[En-Nut-Discussion] [en-nut-discussion] thread stops executing after some time.
Erik Lindstein
erik at ledutveckling.com
Tue Mar 25 12:20:52 CET 2008
Ernst, thank you very much for taking time to answer.
I'l write some comments down below
I understand this is a sporadic problem so it takes a lot of time to run
into the "error" situation, but anyway:
1) ... only 1 out of 4 clients where still connecting ...
When you experience this situation more than once, is it always the same
Ethernut which can still connect or is that also "random". And what looks
"random" in the first place, is it really?
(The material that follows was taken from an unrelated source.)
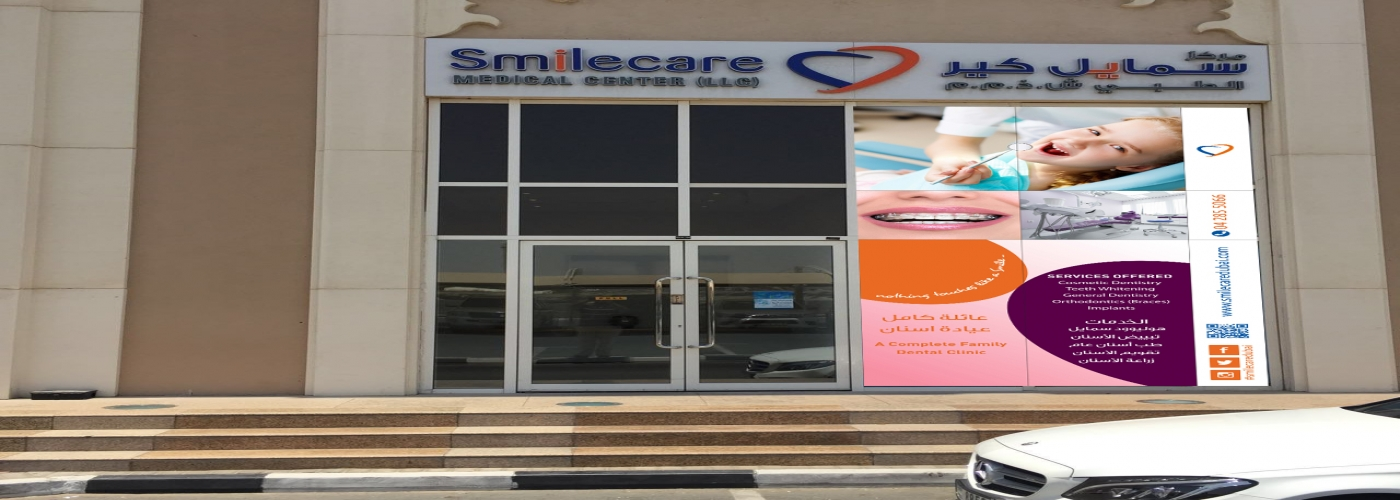 Smilecare Medical Center LLC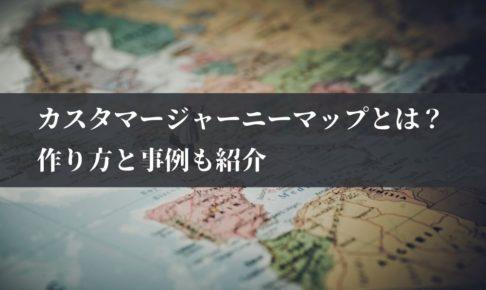 カスタマージャーニーマップとは?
--------------------------------
Well, i don´t think there is much that involves software that is truly
random :-) so ofcorse this issnt either.
But here it can be any one of the clients that stops executing the
thread, usuly i can see that after some time(~6 - 7h) one or two
stoped connecting and there can be one left running for up to 24h
(perhaps longer). But in the end all of them stops trying to connect
and the thread sets sleep time to "None".
--------------------------------
2) .. (all of them uses the same software just different MACs and IPs ) ..
Even if all of them use the same SW, are they operating under
same/similar/different conditions? (I mean ".. exchanges some XML data,..":
where does this data come from?, i.e. how is it generated and how different
can it be between the Ethernuts?
--------------------------------
When the server software on the PC is running and the PC is connected
then the client socket gets connected and the client sends some values
read from the A/D, some status variables and then the PC responds with
a command that tells the client to do "something".
Usuly the PC just sends a "reset watchdog command" to the client.
But in this case everything workes fine as long as the software is
running and the PC is connected.
When i then close down the server software the client gets a command
that tells it to start reseting the WDT localy.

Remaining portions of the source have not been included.